Here, the adenovirus detection is higher than 2 previous Iranian studies [14,15]. Saderi et al. study obtained enteric adenoviruses in 6.7% (3.3% Ad40 and 3.4% Ad41) and nonenteric adenoviruses 2.0%; from stool samples of AGE cases [14]. Modaress et al. study (2004) showed adenoviruses (Ad40, 41) 2.6% of AGE cases, but not in healthy control group [15]. Hamkar et al. study determined the rate of positive Rotavirus, adenovirus and astrovirus 62%, 2.3%, and 3% of samples, respectively. Astrovirus and adenovirus were detected predominantly in the 2-5-year-old age group of children, with a prevalence of 8.3% and 3.5% respectively. All studied viral gastroenteritis peaked in the winter, and minimum rate were found in summer [16].
Results of the Hamkar et al. study (2006) upon 400 symptomatic cases with acute gastroenteritis in Mazandaran Province (north of Iran) showed rotavirus: 62%, adenovirus 2.3%, and astrovirus3%. Astrovirus and adenovirus detected predominantly in the age; 2-5-years and rotaviruses was in the <1-year old age group of children [16]. In contrast to it, we found higher rate of adenovirus (20% and 12%) in AGE cases. The prevalence of astrovirus infection was estimated to be between 2 to 16% among hospitalized children with diarrhea in other countries, and 3% in Iran (Mazandran) but not studied in present study.

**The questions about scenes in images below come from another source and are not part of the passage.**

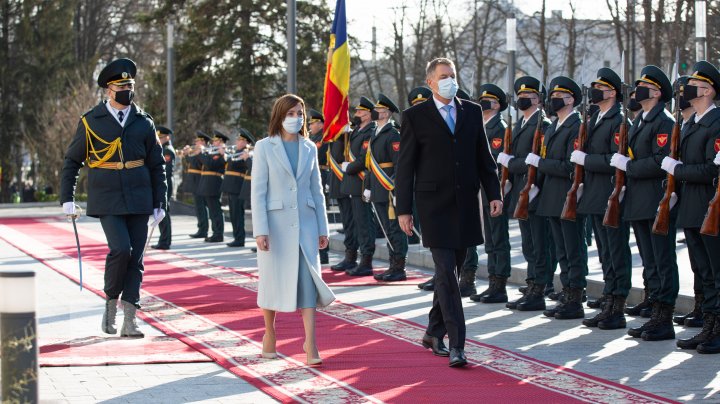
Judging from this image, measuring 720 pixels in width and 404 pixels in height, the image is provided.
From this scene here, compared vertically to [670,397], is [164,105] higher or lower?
higher

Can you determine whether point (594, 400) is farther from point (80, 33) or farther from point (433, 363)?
point (80, 33)

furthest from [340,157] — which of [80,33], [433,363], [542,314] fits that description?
[80,33]

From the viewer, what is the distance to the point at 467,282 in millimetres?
14062

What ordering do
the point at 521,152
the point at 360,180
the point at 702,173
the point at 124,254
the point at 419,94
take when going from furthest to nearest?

Although evidence suggesting that rotavirus is a cause of central nervous system squeal remains inconclusive [4-6]. Rotavirusassociated encephalopathy described by some authors. Nakagomi et al. study [7] determined the rotavirus antigen in acute phase sera from 5 of 8 children with rotavirus-associated encephalopathy, confirming antigenemia, but not in cerebrospinal fluid, failing to provide added evidence of invasion to the brain [7]. There are increasing reports of cases in which patients who have seizures after an episode of rotavirus diarrhea have evidence of rotavirus in their CSF [3].
Conclusion
Due to massive unvaccinated infants in Iran, until to mass vaccination, Rotavirus screening tests seems to be necessary in children with acute diarrhea in our young population. Considering the high incidence of rotavirus infection in children with acute diarrhea, further cost benefit study for rota virus vaccination is needed.